> [Stored items]
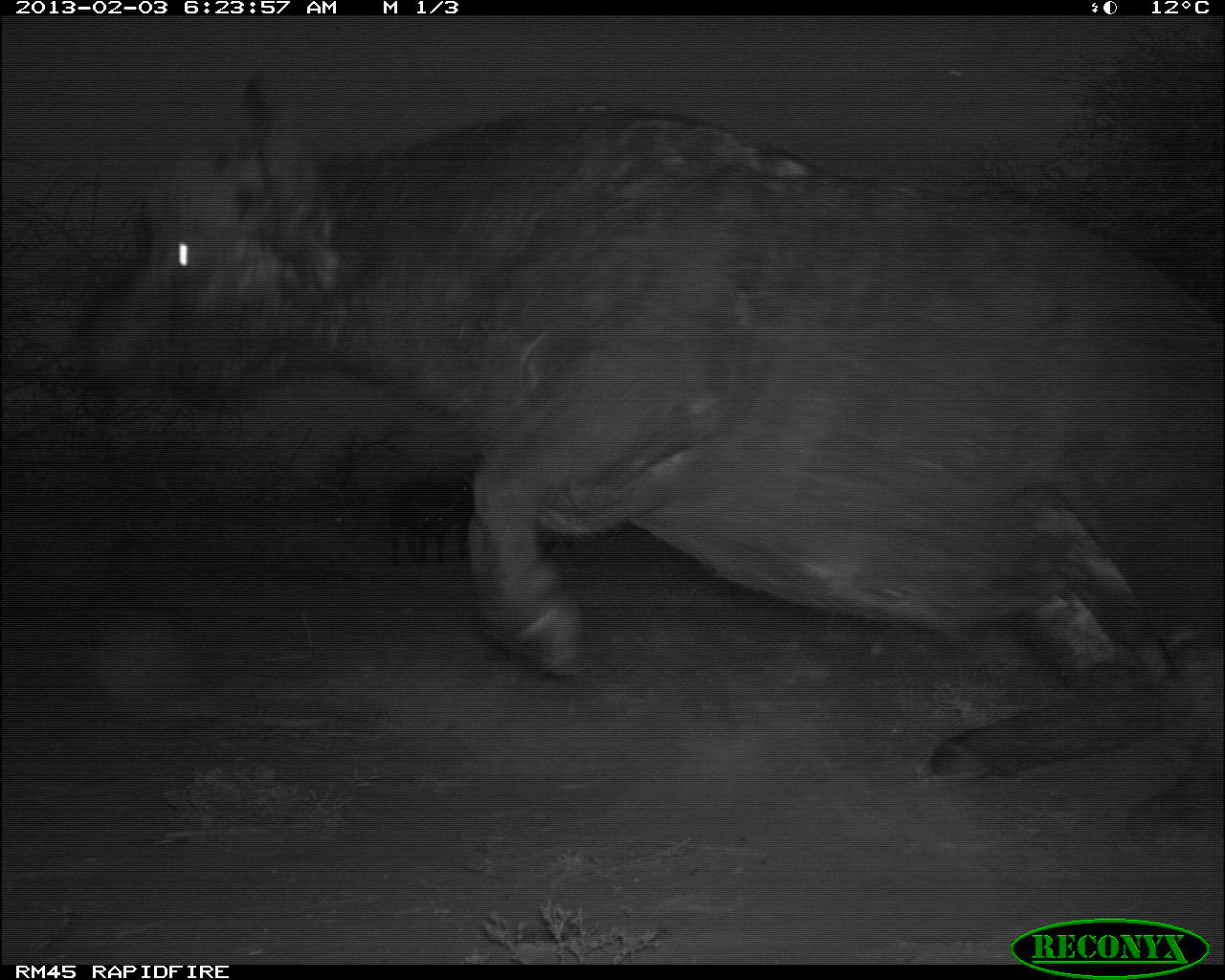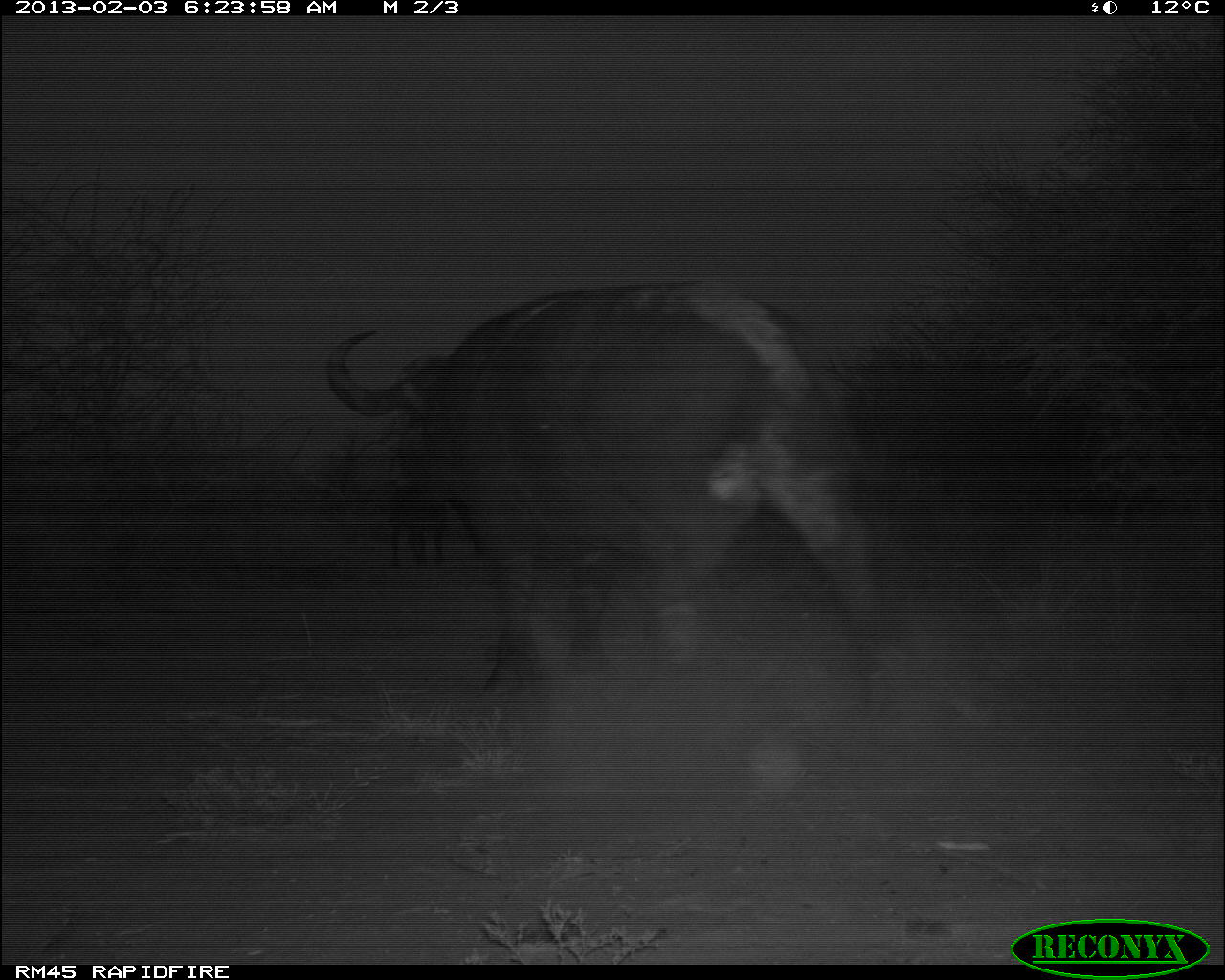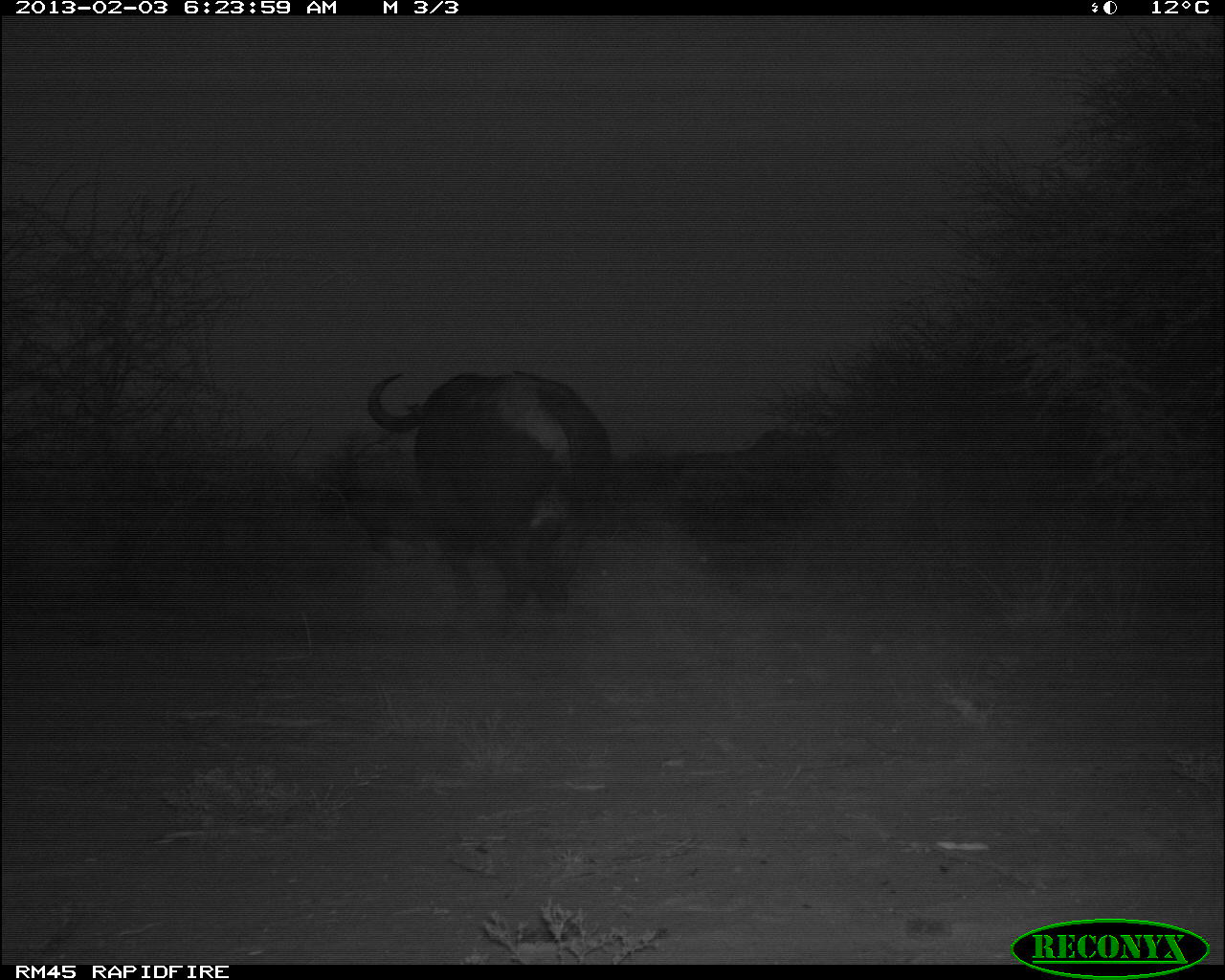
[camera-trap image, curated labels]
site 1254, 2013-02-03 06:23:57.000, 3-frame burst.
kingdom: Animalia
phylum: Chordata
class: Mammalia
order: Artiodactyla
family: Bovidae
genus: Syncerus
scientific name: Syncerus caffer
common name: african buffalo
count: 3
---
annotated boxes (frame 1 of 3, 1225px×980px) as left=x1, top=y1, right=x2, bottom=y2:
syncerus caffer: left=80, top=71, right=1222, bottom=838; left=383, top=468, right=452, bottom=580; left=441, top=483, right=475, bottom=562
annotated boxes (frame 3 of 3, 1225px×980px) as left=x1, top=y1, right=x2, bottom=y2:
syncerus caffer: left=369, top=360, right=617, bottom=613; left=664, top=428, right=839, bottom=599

> [Task brief]
The lines from the one with "annotated boxes (frame 1" through the end of the data above are to be set down exactly, with both boundary lines included and no other lines.

> [Response to this task]
annotated boxes (frame 1 of 3, 1225px×980px) as left=x1, top=y1, right=x2, bottom=y2:
syncerus caffer: left=80, top=71, right=1222, bottom=838; left=383, top=468, right=452, bottom=580; left=441, top=483, right=475, bottom=562
annotated boxes (frame 3 of 3, 1225px×980px) as left=x1, top=y1, right=x2, bottom=y2:
syncerus caffer: left=369, top=360, right=617, bottom=613; left=664, top=428, right=839, bottom=599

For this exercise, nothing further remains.